BEGIN

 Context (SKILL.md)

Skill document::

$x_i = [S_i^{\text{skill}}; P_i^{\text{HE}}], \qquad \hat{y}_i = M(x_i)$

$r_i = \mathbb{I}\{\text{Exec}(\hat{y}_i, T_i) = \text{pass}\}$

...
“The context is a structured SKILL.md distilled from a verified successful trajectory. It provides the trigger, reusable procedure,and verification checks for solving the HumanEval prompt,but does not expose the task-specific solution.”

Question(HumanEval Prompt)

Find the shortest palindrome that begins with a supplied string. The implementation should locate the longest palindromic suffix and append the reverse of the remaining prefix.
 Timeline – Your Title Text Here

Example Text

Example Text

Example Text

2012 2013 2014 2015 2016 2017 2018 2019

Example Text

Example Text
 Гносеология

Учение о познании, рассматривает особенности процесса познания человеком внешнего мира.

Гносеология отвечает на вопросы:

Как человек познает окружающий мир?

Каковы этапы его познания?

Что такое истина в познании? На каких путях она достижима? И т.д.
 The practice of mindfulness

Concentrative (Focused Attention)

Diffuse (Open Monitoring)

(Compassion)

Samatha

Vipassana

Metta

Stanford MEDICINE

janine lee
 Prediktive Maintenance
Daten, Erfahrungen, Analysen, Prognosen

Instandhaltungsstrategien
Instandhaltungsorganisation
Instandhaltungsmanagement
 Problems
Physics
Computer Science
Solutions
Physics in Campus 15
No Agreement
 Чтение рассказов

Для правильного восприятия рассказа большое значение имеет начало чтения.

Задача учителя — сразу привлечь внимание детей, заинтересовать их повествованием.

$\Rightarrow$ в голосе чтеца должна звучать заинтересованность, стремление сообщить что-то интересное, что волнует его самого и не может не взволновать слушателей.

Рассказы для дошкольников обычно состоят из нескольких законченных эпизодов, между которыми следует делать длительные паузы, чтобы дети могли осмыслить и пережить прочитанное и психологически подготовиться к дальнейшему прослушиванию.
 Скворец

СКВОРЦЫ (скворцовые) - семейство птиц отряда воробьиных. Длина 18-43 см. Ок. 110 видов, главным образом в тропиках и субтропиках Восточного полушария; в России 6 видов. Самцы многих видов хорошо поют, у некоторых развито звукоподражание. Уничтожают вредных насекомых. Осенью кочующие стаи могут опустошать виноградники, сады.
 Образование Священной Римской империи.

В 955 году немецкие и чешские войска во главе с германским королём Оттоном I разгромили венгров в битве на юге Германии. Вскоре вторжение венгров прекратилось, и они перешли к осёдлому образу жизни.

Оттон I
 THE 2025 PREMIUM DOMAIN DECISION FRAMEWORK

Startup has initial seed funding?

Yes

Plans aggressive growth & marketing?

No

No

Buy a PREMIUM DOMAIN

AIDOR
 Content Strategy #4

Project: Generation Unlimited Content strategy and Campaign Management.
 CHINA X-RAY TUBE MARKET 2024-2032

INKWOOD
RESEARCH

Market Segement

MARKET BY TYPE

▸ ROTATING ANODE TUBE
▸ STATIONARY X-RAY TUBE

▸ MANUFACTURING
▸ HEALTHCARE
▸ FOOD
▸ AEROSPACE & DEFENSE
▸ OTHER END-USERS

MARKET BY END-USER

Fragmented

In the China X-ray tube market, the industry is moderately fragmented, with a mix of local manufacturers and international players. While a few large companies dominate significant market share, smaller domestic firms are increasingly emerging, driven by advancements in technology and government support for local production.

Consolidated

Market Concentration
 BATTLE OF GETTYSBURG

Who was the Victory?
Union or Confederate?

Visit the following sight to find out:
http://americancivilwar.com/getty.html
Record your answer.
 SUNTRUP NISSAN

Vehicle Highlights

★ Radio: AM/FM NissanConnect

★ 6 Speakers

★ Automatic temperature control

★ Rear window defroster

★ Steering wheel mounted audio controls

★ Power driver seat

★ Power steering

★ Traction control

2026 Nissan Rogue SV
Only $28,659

END

Aim of the task = Using the records above, write out exactly the lines between the one holding "THE 2025 PREMIUM DOMAIN DECISION FRAMEWORK" and the one holding "Radio: AM/FM NissanConnect", inclusive; leave everything else out.

Completed task =
 THE 2025 PREMIUM DOMAIN DECISION FRAMEWORK

Startup has initial seed funding?

Yes

Plans aggressive growth & marketing?

No

No

Buy a PREMIUM DOMAIN

AIDOR
 Content Strategy #4

Project: Generation Unlimited Content strategy and Campaign Management.
 CHINA X-RAY TUBE MARKET 2024-2032

INKWOOD
RESEARCH

Market Segement

MARKET BY TYPE

▸ ROTATING ANODE TUBE
▸ STATIONARY X-RAY TUBE

▸ MANUFACTURING
▸ HEALTHCARE
▸ FOOD
▸ AEROSPACE & DEFENSE
▸ OTHER END-USERS

MARKET BY END-USER

Fragmented

In the China X-ray tube market, the industry is moderately fragmented, with a mix of local manufacturers and international players. While a few large companies dominate significant market share, smaller domestic firms are increasingly emerging, driven by advancements in technology and government support for local production.

Consolidated

Market Concentration
 BATTLE OF GETTYSBURG

Who was the Victory?
Union or Confederate?

Visit the following sight to find out:
http://americancivilwar.com/getty.html
Record your answer.
 SUNTRUP NISSAN

Vehicle Highlights

★ Radio: AM/FM NissanConnect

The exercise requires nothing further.